When a White girl marries a Negro, her sun of life goes down;
glaring spots of sin appear on her wedding gown.
White and Black men stand aghast, while viewing this strange role
and mutter "they will wreck themselves, and damn each other's soul."
They know a carnivorous bug has crept into her brain
and she gave away her self respect, which left her half insane.
Now all her racial pride has flown beyond redemption's fold,
and she begins life's saddest tale that ever was told.
Three days and nights she felt black lips pressed smug against her own;
on the fourth, her troubled soul let out a frightful groan.
So the weeks and months flew by, and then a baby came.
She looked at it with tearful eyes and hung her head with shame.
Then she dreamed of other days, sweet girlhood days gone by;
of the White friends left behind, and so we hear her cry,
"Oh, could I turn life's pendulum backward a few short years,
I would not bear this cross today nor shed these bitter tears."
My baby would be white as snow, and sleep upon my breast,
like a fledgling robin hat slumbers in its nest.
While now, oh God, my mongrel child just whimpers through the night,
till in my sleepless dreams I scream, "Not White; oh God, not White!"
I stagger through my days, far from God's love and grace,
and now I know no black face can take a White man's place.
My offspring shall be mongrel bred. Their dark skin shall forever remain.
God, with all His power, cannot remove the stain.
I sold my birthright for a mess, I mixed my White-born blood with Black,
and so I languish here bogged down in sorrow.
Though God may grant me pardon, I never can retrace
my footsteps down life's narrow road, back to the White man's race.
So now I groan, it might have been, had racial pride been mine:
today I'd hug a pure White child and call him half divine.
I'd lift him up before the world and praise his father's name,
while now my baby's mongrel face reminds me of my shame.
All other crimes may be forgiven when prayer its power fulfills;
the scheming crook may find new hope, and even the man who kills.
All my prayers can never clear my baby's mongrel skin,
nor make him White as driven snow, nor cleanse my soul of sin.
I was my father's future hope, my mother's joy and pride,
but I got lost on life's dark road, and there my spirit died.
I smeared my all White heritage and left the White man's track.
Now my descendants, for all time, shall be black.
I try to hide from all the stars, the moon and setting sun;
for all mankind of my White race condemn what I have done.
I tremble and my teardrops flow, I pray in vain
for never more shall I be one with my White race again.

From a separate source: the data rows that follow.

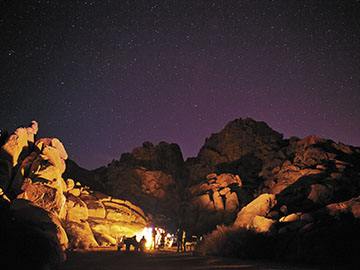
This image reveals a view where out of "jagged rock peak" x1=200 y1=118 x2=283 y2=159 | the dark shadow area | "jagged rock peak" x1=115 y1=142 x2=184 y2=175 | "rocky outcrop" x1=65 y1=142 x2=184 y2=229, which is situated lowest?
the dark shadow area

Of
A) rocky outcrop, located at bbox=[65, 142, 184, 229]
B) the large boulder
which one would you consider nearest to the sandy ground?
the large boulder

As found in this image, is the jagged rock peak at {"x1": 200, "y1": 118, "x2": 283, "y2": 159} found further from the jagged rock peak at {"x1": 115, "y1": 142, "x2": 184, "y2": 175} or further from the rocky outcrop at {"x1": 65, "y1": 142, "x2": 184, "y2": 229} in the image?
the rocky outcrop at {"x1": 65, "y1": 142, "x2": 184, "y2": 229}

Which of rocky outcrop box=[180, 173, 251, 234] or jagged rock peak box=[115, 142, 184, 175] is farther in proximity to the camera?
jagged rock peak box=[115, 142, 184, 175]

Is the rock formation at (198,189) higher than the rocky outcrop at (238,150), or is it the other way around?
the rocky outcrop at (238,150)

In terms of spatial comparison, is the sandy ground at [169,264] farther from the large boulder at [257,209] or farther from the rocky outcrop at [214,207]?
the rocky outcrop at [214,207]

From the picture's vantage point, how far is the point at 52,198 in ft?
66.2

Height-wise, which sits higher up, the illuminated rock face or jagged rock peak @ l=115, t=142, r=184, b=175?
jagged rock peak @ l=115, t=142, r=184, b=175

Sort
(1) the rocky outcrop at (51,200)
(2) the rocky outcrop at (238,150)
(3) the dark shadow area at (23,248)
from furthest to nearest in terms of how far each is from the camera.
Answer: (2) the rocky outcrop at (238,150), (1) the rocky outcrop at (51,200), (3) the dark shadow area at (23,248)

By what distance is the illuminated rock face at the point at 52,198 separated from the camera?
14.9 m

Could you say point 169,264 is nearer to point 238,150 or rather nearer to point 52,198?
point 52,198

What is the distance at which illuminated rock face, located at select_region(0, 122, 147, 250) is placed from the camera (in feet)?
48.9

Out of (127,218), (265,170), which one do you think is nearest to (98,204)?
(127,218)

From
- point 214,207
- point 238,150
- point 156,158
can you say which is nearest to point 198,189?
point 214,207

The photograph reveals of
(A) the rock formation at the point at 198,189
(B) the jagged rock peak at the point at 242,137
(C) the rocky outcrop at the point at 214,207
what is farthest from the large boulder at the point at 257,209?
(B) the jagged rock peak at the point at 242,137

And so, dark clouds above me roll, deep waters crash below.
I sink and reap what I have sown and drink my cup of woe.
My mother sleeps deep in her grave, my dad lies at her side.
For both were crushed when I became a Negro's common bride.

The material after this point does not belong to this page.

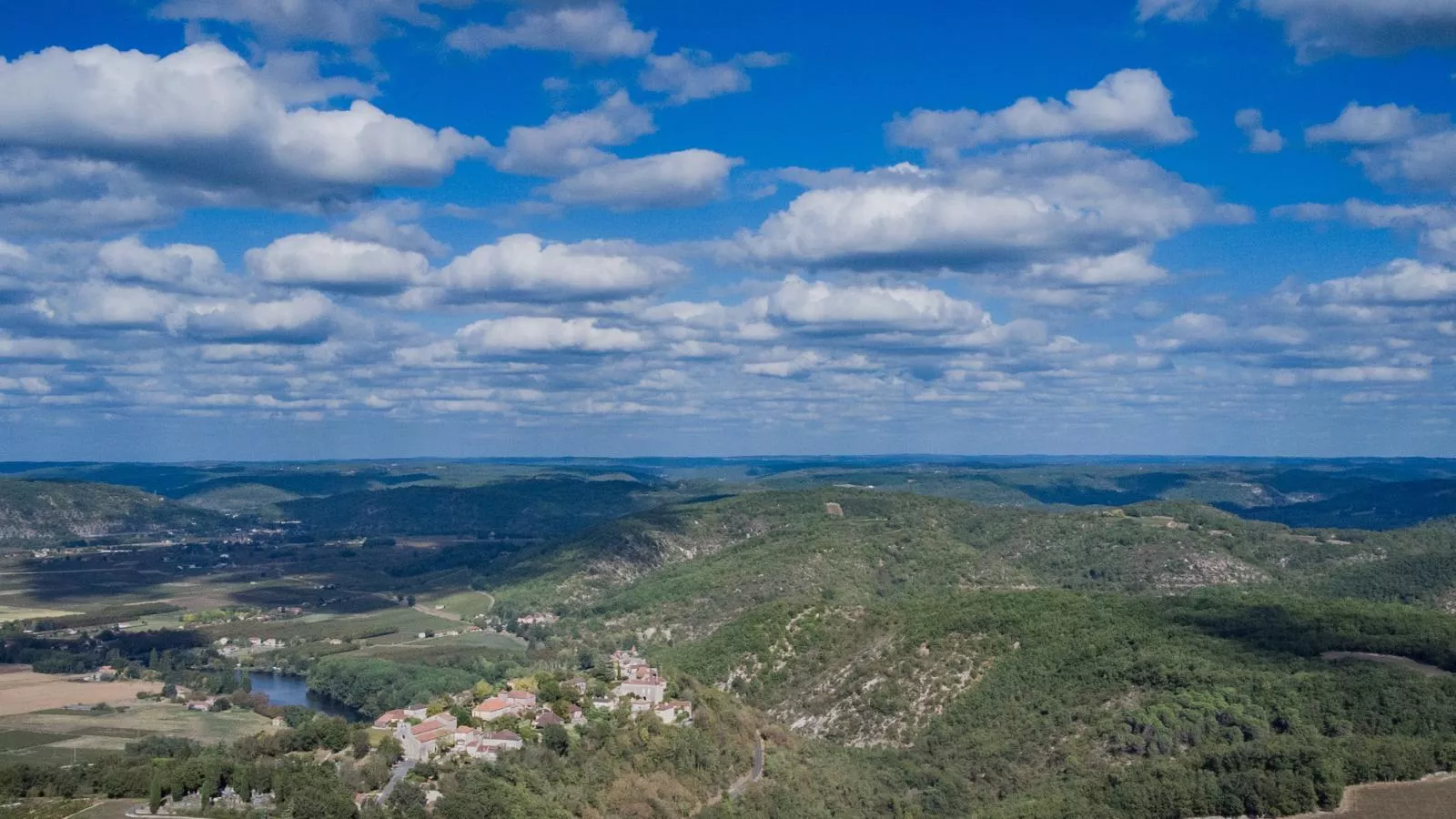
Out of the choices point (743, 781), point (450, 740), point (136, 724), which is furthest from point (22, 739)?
point (743, 781)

Now should I decide to leave him, where could I choose to go?
My misspent life will follow me like footprints in the snow.
Before me lie dark jungles where paramours seek prey;
behind me death's deep whispering, "I am the only way."
This Black and White prenatal mess; this racial suicide
is forbidden by the Bible law. Where is the White man's racial pride?
Then, never again, forever, shall tales like mine unfold,
with all its shame and sadness, that ever yet was told.